We used to make chimeric mice with four genetic parents for tracing cell lineages during development. When an 8-cell embryo from a black x black mated mouse and one from a white x white mating were “unshelled” and fused to make a single large embryo, the pup born after transfer to a surrogate mother was piebald. Chimeric pups were sexually normal with a few exceptions that were either intersexes with a testis and an ovary or had an “ovotestis.” Although fusion was almost 100% efficient in the Petri dish, the shell (zona pellucida) prevents chimerism at early stages of pregnancy in women by covering sticky surfaces that might cause embryos to adhere to each other or dangerously attach to the wall of the fallopian tube during passage to the uterus. Human-animal chimeras are now hot in experimental biology, but that’s another topic.

In Aldous Huxley’s Brave New World, human freemartins created at the Hatchery were not chimeras but made by a purely chemical process. These low caste females were sterile, asexual women with beards. The history of using physical differences to debase or abuse people is old and agonizing, but chimeras have avoided that fate and I have never even heard the name used as an insult. That’s because they generally go unnoticed until a genetic test reveals more than one zygotic origin in the same individual, or a striped pattern of sunburn raises a question of why the skin cells were differentially sensitive to u-v radiation.

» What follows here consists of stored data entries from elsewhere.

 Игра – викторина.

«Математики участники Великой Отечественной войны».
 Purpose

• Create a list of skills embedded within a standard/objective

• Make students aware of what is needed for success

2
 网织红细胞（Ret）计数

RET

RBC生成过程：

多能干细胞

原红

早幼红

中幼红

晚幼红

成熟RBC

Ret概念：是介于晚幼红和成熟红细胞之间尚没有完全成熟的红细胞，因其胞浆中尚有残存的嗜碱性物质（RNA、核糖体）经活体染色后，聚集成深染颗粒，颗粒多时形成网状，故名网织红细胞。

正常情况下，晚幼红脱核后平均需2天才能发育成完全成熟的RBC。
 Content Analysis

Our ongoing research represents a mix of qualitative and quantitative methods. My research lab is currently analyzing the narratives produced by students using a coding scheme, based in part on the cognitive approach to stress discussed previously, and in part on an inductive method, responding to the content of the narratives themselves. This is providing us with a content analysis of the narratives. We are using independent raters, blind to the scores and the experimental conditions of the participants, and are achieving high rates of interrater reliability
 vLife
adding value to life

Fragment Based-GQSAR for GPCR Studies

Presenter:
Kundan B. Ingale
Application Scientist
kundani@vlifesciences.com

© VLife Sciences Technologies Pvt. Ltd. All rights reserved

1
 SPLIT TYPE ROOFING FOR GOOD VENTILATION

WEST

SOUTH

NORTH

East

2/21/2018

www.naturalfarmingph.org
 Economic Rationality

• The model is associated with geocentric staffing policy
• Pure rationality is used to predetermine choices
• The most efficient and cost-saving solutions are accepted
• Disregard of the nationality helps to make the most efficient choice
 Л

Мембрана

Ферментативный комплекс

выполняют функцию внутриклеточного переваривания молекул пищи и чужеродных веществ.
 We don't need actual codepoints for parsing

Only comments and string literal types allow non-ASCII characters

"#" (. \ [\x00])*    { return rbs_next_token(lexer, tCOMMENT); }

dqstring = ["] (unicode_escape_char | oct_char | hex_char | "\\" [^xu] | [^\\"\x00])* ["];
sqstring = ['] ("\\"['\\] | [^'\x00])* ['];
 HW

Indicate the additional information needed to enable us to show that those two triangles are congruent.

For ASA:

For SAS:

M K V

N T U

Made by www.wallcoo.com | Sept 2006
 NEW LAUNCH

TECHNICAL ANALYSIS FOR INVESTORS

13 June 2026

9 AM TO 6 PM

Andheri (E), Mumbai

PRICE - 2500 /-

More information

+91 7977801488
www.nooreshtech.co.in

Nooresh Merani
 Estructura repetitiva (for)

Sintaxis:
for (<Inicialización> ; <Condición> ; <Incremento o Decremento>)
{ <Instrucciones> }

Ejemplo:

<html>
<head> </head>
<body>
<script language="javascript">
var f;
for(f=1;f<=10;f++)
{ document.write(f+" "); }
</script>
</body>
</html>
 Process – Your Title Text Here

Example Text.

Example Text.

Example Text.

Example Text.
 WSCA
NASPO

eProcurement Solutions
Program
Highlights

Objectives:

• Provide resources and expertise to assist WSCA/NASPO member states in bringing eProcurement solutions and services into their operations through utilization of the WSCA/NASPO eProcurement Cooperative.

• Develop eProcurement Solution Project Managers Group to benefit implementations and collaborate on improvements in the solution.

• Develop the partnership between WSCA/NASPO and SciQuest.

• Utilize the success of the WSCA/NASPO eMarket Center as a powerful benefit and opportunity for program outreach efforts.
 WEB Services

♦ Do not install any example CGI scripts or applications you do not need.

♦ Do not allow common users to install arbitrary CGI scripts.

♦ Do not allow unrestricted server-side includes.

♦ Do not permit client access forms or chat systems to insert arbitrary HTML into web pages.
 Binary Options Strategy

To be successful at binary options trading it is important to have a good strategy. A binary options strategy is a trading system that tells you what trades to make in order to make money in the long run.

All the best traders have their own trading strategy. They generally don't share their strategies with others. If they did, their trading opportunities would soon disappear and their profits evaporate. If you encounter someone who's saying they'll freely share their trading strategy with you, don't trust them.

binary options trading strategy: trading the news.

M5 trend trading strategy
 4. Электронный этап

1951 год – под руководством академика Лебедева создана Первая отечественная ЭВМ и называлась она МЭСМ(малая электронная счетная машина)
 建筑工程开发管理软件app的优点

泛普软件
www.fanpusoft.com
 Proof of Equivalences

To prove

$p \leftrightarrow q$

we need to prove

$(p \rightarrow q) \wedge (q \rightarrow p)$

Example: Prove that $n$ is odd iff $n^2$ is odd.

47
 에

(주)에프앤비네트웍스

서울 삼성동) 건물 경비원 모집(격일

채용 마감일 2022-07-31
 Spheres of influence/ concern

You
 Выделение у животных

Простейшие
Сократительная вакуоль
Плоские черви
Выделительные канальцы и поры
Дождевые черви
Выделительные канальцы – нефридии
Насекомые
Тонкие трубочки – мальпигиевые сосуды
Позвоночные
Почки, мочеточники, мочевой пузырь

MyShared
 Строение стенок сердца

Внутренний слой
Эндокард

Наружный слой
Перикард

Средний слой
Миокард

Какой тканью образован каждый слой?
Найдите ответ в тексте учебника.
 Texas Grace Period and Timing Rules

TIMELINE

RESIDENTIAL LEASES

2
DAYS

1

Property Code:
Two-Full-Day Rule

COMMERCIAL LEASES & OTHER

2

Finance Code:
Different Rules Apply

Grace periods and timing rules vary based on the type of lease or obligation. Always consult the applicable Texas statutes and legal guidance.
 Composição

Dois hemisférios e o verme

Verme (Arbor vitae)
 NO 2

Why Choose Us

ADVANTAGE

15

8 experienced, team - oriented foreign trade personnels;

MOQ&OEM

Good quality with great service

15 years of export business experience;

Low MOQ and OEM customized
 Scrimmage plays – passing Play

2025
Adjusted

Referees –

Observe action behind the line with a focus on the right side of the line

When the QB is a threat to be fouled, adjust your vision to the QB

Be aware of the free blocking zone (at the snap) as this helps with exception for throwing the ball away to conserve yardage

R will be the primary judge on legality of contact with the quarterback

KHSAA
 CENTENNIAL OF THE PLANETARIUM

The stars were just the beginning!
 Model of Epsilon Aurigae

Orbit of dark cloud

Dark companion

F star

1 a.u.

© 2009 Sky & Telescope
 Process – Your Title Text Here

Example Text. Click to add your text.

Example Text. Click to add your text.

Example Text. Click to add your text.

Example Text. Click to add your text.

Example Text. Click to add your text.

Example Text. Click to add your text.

Chimeras are more common than we realize, and I even wonder if I am among their ranks. I heard that I had a vanishing twin, although that doesn’t necessarily imply I am like the man at the California clinic who is carrying cells from a deceased fetal twin. Nor is that remote possibility something I worry about, and it wouldn’t give me the creeps even if I had brains cells from a brother or sister fetus. Fetal cell transfer is no more spooky to me than an organ transplant, and a good deal more natural. But the fact of a vanishing twin sometimes causes me to muse how my life would be different if he or she had lived.